Google is to "derank" stories from Kremlin-owned publications Russia Today (RT) and Sputnik in response to allegations about election meddling by President Putin's government.
Alphabet chairman Eric Schmidt said the search giant needed to deal with the spread of misinformation.
RT has been described by US intelligence agencies as "Russia's state-run propaganda machine".
The publications said the move was a form of censorship.
Speaking at the Halifax International Security Forum, Mr Schmidt said: "We're well aware of this one, and we're working on detecting this kind of scenario you're describing and deranking those kinds of sites."
He then named two of Russia's biggest media outlets: RT, a TV and online news organisation, and Sputnik, an online media network.

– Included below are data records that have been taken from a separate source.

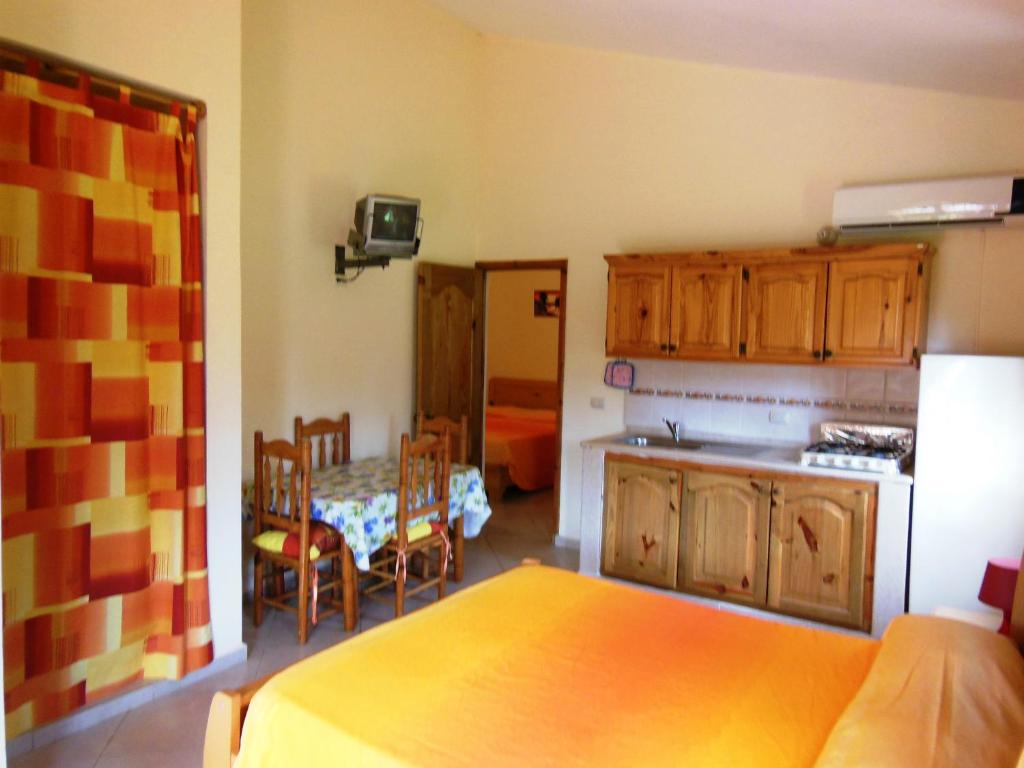 A kitchen or kitchenette at Casa Lily & Coco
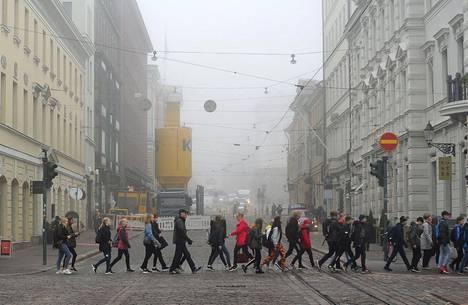 Jalankulkijoita Helsingissä 17. lokakuuta.
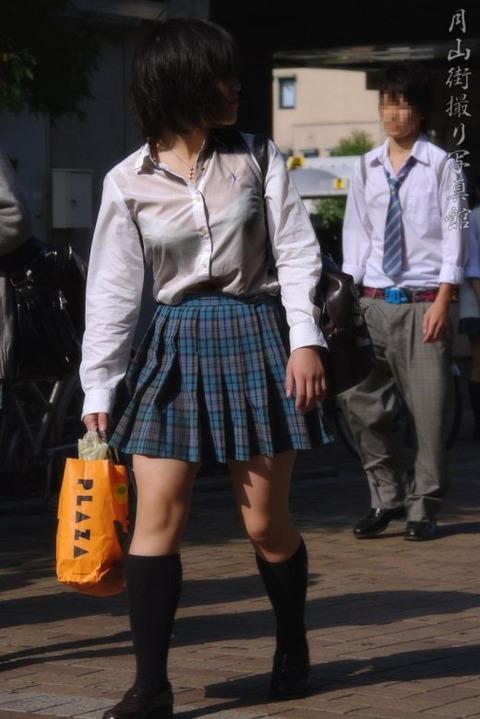 ブラジャー透け透けになってる女子高生wwwww★JK透けブラエロ画像記事タイトル・3枚目の画像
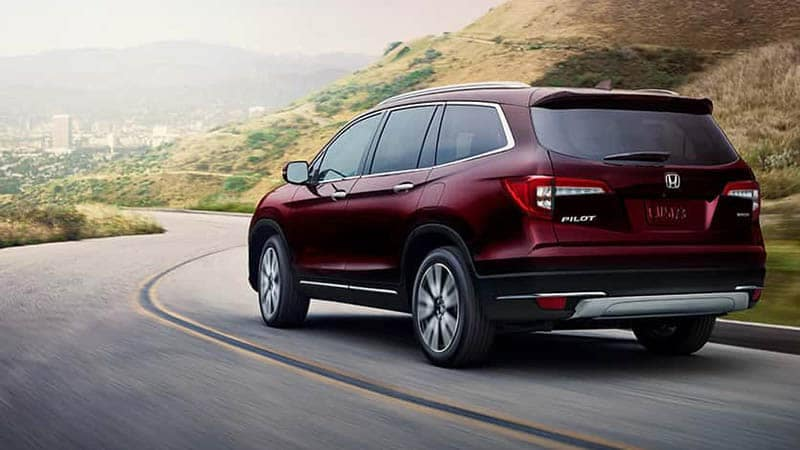 2019 Honda Pilot Driving Around a Curved Road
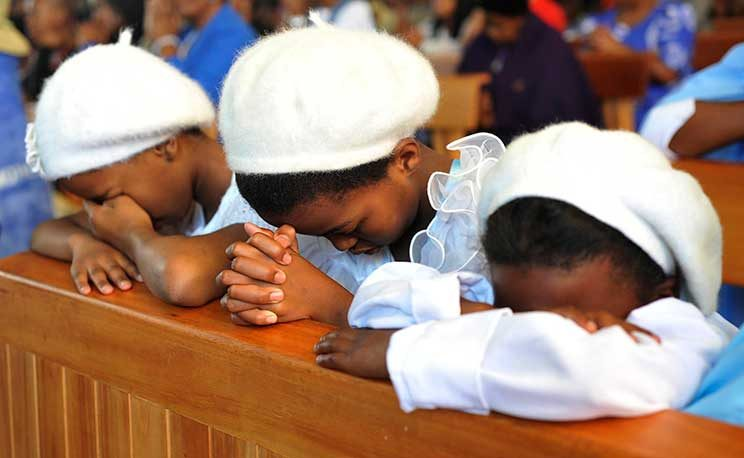 5 Simple Tips for Teaching Children to Pray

"I am strongly not in favour of censorship. I am very strongly in favour of ranking. It's what we do," he added. "It's a very legitimate question as to how we rank, A or B, right? And we do the best we can in millions and millions of rankings every day," said Mr Schmidt.
But he added that it was a constant tug-of-war altering the search giant's algorithms to detect "weaponised" information because those seeking to manipulate the news agenda "will get better tools too".
The comments drew an angry response from the two publications, which have always defended themselves as legitimate news organisations.
"Good to have Google on record as defying all logic and reason: facts aren't allowed if they come from RT, 'because Russia' - even if we have Google on Congressional record saying they've found no manipulation of their platform or policy violations by RT," Sputnik and RT editor-in-chief Margarita Simonyan said in a statement published on RT.
In October, Twitter announced that it would no longer allow advertisements from RT and Sputnik.
And in November, RT was forced to register itself as a '"foreign agent" by the US Department of Justice. The broadcaster is fighting the order in court.
Russia has repeatedly denied claims that it interfered in the 2016 presidential elections. US intelligence services accuse the country of trying to sway the vote in favour of Donald Trump by spreading fake news and hacking the Democratic National Committee (DNC) networks in order to undermine Hillary Clinton.